(Dataset entries)
- Opening Delimiter -

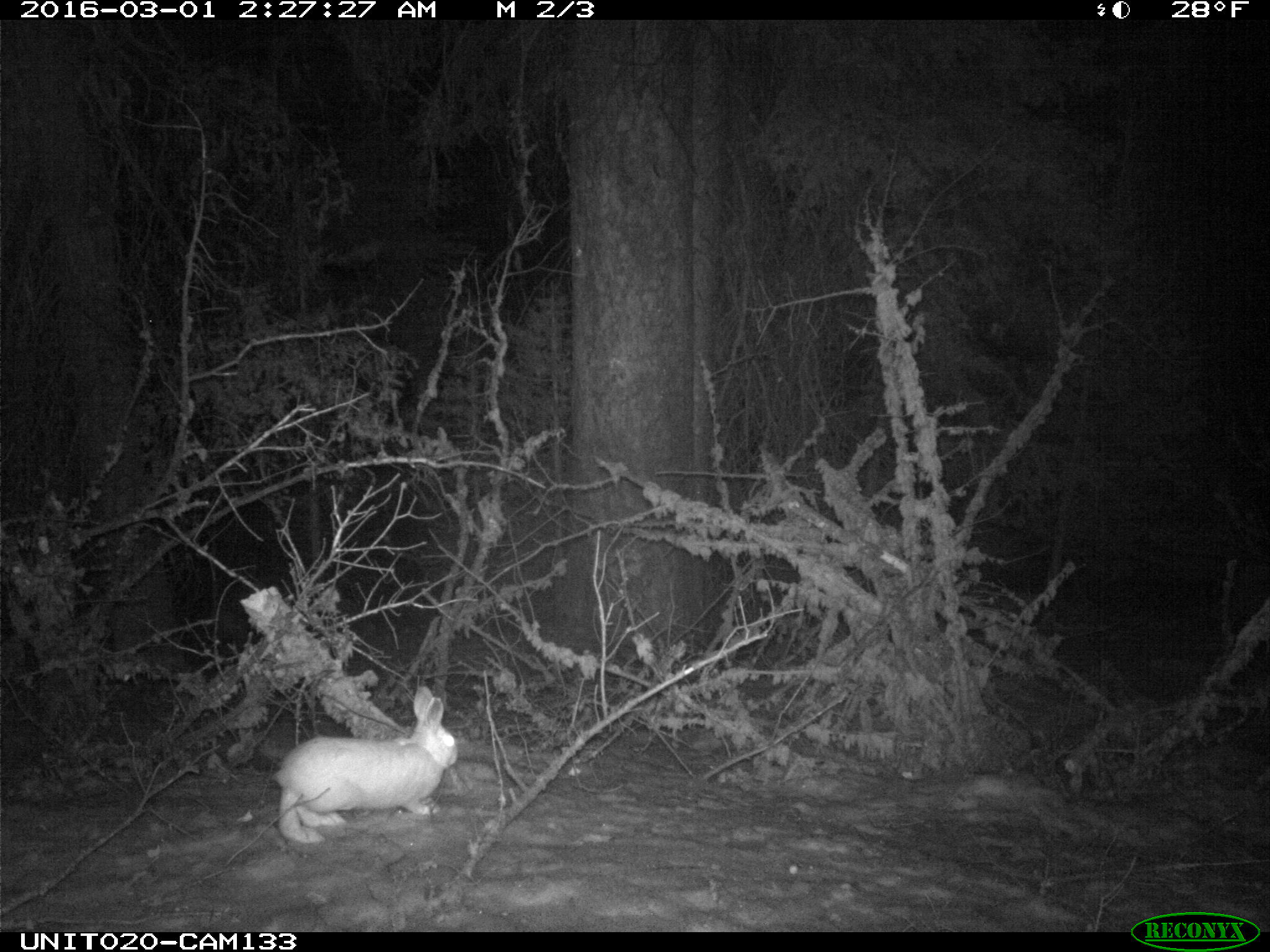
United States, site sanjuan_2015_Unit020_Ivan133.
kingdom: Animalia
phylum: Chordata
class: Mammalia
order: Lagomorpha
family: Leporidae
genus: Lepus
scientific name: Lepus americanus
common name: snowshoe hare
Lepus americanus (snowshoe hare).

- Closing Delimiter -

Retype every record above word for word, leaving out any pictures.

Task answer =>
United States, site sanjuan_2015_Unit020_Ivan133.
kingdom: Animalia
phylum: Chordata
class: Mammalia
order: Lagomorpha
family: Leporidae
genus: Lepus
scientific name: Lepus americanus
common name: snowshoe hare
Lepus americanus (snowshoe hare).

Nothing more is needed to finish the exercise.